§ **TEXT BLOCK**:
--------------------------------

An indication of the difficulties faced showed themselves in the form of an 84 from former US Ryder Cup player Brandt Snedeker - the top-ranked player in the field.

World No 38 Snedeker started from the 10th and covered the back nine in 45 with four bogeys, a double bogey and a triple bogey, before coming home in 39 due to four bogeys and a solitary birdie on the sixth.

In contrast, England's Mark Foster made an excellent start in his bid to reclaim his European Tour card with an opening 69.

Foster, who lost his card after finishing 123rd on the Race to Dubai and was unable to regain full playing privileges via the Qualifying School, carded seven birdies and four bogeys in the ough conditions.

That left the 40-year-old from Worksop two shots behind South African Zander Lombard, who returned a flawless 67.

South Africa's Dylan Frittelli and Australian Ashley Hall are three off the lead on two under, with home pair Todd Sinnott and Adam Stephens the only other players in red figures after rounds of 71.

Sinnott was on course to claim the lead after playing his first 12 holes in six under, but then carded three double bogeys in the next four holes before repairing some of the damage with a birdie on the 18th.

Foster, who almost pulled out of the event after missing the cut in South Africa last week, said: "It was a great day obviously.

"I laughed my socks off walking to the 18th green when a spectator said 'They've had it easier this afternoon'. I don't know what he was watching, but the wind was blowing everywhere.

--------------------------------

Items listed in a dataset
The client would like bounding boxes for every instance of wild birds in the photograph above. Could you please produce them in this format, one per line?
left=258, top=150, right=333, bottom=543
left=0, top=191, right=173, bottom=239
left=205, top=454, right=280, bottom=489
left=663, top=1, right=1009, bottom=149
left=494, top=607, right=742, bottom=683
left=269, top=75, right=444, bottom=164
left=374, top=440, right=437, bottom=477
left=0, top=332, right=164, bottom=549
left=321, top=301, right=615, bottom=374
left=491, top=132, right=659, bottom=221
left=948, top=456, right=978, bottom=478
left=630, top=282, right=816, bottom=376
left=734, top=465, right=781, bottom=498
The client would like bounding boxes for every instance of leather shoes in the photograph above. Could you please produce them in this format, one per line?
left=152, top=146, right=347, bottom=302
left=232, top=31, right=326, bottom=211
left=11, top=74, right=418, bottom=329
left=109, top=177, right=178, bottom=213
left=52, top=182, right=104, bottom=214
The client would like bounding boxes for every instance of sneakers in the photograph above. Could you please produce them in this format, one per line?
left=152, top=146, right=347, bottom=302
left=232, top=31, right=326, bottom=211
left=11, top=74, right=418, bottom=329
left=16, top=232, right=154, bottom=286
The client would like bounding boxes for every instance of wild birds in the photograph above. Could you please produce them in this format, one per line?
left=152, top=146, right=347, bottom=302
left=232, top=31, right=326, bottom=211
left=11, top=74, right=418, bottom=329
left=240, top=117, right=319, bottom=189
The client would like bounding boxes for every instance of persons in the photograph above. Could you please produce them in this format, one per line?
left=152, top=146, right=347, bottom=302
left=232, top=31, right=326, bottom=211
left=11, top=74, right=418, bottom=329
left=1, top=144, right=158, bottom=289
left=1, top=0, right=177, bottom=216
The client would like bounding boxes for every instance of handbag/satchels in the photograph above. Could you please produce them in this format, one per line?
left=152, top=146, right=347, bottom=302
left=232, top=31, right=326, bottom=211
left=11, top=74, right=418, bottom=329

--------------------------------

§ **WRITTEN EXERCISE**: Please continue the golf tournament report from its final sentence onward.

§ **ANSWER BELOW**:
"At breakfast this morning you could hear the flag poles banging and I looked at the scores so I knew what we were getting. But the one thing the wind did was focus me really well. Three under feels like seven or eight under."

England's Tom Lewis and Ireland's Paul Dunne, who share the distinction of leading the Open Championship as amateurs, were among eight players on level par, even though Lewis called a penalty on himself on the last.

"It was a bit of a shame on the 18th," Lewis explained. "My ball moved a tiny bit so technically I feel like I shot one under, but I didn't know whether it was the wind or not (which caused the ball to move).

"I didn't touch the ball but I called (European Tour chief referee) John Paramor to the scorers' hut and after a chat with him I called the one-shot penalty because we couldn't be certain if it was wind that had moved it, even though that was pretty obvious."